Abdülhamid II, imtiyaz isteklerinin demiryolu yapmak kaydı ile yabancılardan geldiğini, paşaların da bu tekliflerin kabulünde çıkarları olduğu için hararetle tavsiye ettiklerini söyler.
Abdülmecid ve Abdülaziz zamanlarında başlayan imtiyaz siyaseti Abdülhamid II zamanında daha da arttı, imtiyazlarla yapılan demiryolları Anadolu’da rus tehlikesini arttırdığı gibi İngilizleçi de arap yarımadasına yaklaştırdı.
Yabancı şirket ve kumpanyalarca yapılan demiryolları Osmanlı hükümetine pahalıya mal oldu.
Zira imtiyaz verilirken kumpanya veya hükümet kilometre garantisi vermek zorunda kaldı, ödenen para da kilometre ile orantılı olarak arttı.
Meselâ 1889’da 92 km’lik demiryolu için 165 568 TL.
ödendiği halde 1901’de 2 269 km’lik demiryolu için 15 359 4946 TL. ödendi.
Demiryolları yanında bayındırlık işleri de imtiyazlar yoluyla halledilmek istendi.
Bu amaçla 1890’da İsviçre’nin Bâle şehrindeki bir kumpanyaya İstanbul’un Anadolu kıyısında Erenköy ile çevresinin su işi imtiyazı verildi.
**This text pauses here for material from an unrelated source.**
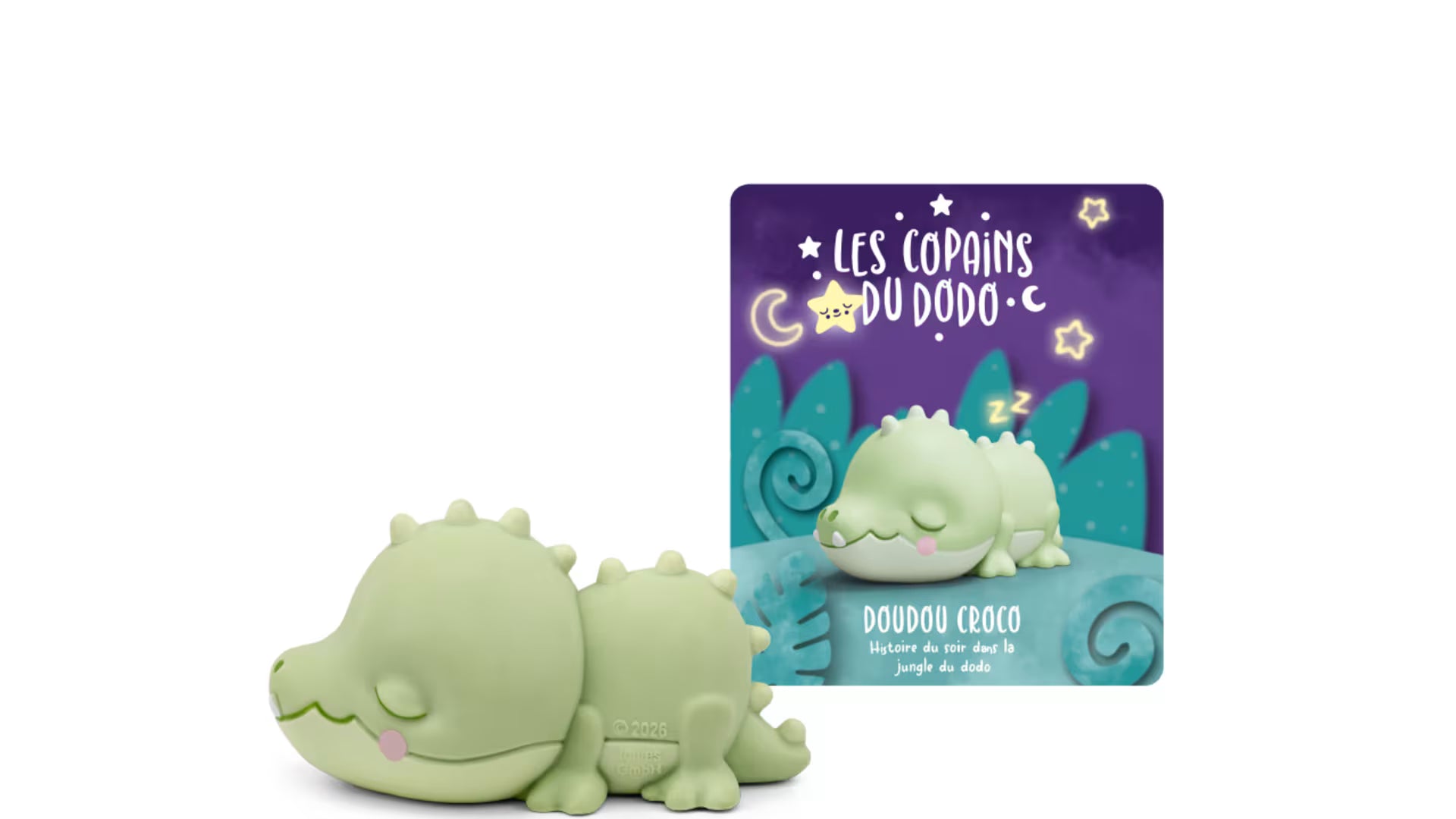 Figurine - Doudou Croco - Les Copains Du Dodo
Bunun gibi 1891’de Selânik’in, 1895’te İzmir’in su şebekelerinin imtiyazını anonim bir kumpanya aldı.
Diğer tesisler arasında tramvay hatları da imtiyazlarla yaptırıldı.
İstanbul tramvayları kurulduktan sonra Selânik’te de aynen yaptırıldı.
1879’da Londra’daki bir kumpanya İstanbul’un ev ve atelyelerini yapma imtiyazını istedi.